El pan es más útil que la poesía, dijo Paul Éluard. Me he sentado junto a un chico que sujeta una gran barra de pan, un enorme, un suculento bocadillo de embutido y de pan con tomate, y se lo zampa ayudado por una cerveza, que sostiene entre las rodillas. Se proyecta en esta sala el vídeo La invasión de los zombies atómicos (Umberto Lenzi, 1980). A la entrada, la organización ha colocado un aviso: "Nota aclaratoria. La calidad de las copias de algunas de las pelis que se pasan en esta sala es asín como infecta (de la calidad de las pelis ya ni hablamos)...". En la habitación caben 90 personas, y está a rebosar. La atiborran grupos y parejas de muchachos y muchachas que han venido a pasárselo en grande; a menudo, chavales con pantalones vaqueros y gafas. Un chico con barba y pelo un poco largo, abrigado con un jersey negro, se come en un plis-plas una bolsa de patatas fritas, y unos siniestros de terciopelo y cuero buscan la manera de acomodarse todos juntos. En la película aparece el actor Francisco Rabal, y entonces los chavales corean entusiasmados: "Paaaco, Paaaco". Francisco Rabal tiene que enfrentarse a los pasajeros de un avión que, tras recibir unas radiaciones atómicas, se han convertido en zombies camorristas. Cuando aterrizan, los zombies desembarcan armados con puñales y metralletas, y pasan a cuchillo a medio aeropuerto. Los zombies de esta cinta tienen un punto proletario y andan dando vueltas sin parar por descampados, como queriendo atrapar un conejo o buscando un billete que se les hubiese caído entre las matas. Son zombies de americana modesta, jersey de pico y pantalón de tergal, con la cara un poco pintada de verde. "¡Pero mira qué zombies!", protesta a voces un muchacho. Y otro añade: "¡Son zombies pueblerinos!". No hay nada mejor que una mala película para disfrutar de un buen rato de cine con los amigos. Al final del pase un chico exclama ante un rótulo escrito en catalán: "Està en valencià! No s'entén!". Del ambiente de la sala se desprende el espíritu ochentero del vídeo de alquiler, que reivindican los organizadores del XVI Maratón de Cine Fantástico y de Terror de las Cotxeres de Sants. En este festival, cuando una copia de vídeo salta o se ve de repente rayada, se celebra con aplausos y voces de alegría. "Afortunadamente, esto no es el cine Verdi", hay escrito a mano en un papel y colocado en la pared.
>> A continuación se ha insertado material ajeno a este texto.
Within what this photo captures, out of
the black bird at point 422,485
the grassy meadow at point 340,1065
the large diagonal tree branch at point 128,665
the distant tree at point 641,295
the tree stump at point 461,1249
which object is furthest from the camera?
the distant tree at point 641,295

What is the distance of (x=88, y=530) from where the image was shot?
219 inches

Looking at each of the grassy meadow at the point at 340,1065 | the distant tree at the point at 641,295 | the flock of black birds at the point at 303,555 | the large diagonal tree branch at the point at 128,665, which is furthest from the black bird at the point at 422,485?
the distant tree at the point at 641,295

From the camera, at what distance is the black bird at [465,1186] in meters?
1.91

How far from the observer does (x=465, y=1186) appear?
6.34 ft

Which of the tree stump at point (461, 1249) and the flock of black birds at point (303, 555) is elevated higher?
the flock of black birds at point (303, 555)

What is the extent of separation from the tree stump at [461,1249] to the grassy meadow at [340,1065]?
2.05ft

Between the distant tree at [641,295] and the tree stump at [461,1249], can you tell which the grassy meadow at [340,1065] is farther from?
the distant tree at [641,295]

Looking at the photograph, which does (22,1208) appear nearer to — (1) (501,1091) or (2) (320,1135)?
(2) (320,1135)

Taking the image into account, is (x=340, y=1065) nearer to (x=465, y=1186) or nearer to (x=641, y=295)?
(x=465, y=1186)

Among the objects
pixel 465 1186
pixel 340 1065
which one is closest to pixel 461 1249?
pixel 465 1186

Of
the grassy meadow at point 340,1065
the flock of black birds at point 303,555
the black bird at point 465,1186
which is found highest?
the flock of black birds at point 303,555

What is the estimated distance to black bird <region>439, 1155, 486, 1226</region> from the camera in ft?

Separada por un patio, en el que se puede tomar el fresco junto a la figura de un señor ahorcado entre un grupo de lápidas, se encuentra la sala donde se proyectan en 35mm los títulos que han sido novedad durante la temporada. Aquí el aforo es de 650 localidades y también se ha llenado esta noche de chavales que aplauden cuando el protagonista se sale con la suya. Se agita en la sala un suave murmullo de bolsas y de vasos de plástico, de ruido de comer, de ruido de beber, y aquí y allá se ve la punta encendida de los cigarrillos. De vez en cuando alguien ilumina su bolso con el móvil e incluso algunos hablan por teléfono con respetuoso volumen de voz mientras continúan disfrutando de la película. En ésta, El cazador de sueños (Lawrence Kasdan, 2003), unos amigos son atacados por unos monstruos extraterrestres. Los alienígenas se introducen en el aparato digestivo de los humanos y se manifiestan a través de ventosidades, eructos y cuantiosas deposiciones. Cuando uno de esos seres muerde en el pene a uno de los protagonistas que orina sobre la nieve, se origina una singular pelea, y estalla en la sala un clamor de aplausos, y todo el mundo jalea al humano en su lucha por deshacerse de la criatura. En otra escena un personaje llama desesperadamente a uno de sus compañeros, y entre el público alguien replica: "¡Voy!". A medida que continúa, la historia tiene cada vez menos fundamento. Un espectador grita descorazonado: "¡No es coherente!". Y otro le apoya: "¡Estoy confundido!". Y un tercero profiere: "¿Alguien lo entiende?". Y la sala responde al unísono: "¡Nooo!".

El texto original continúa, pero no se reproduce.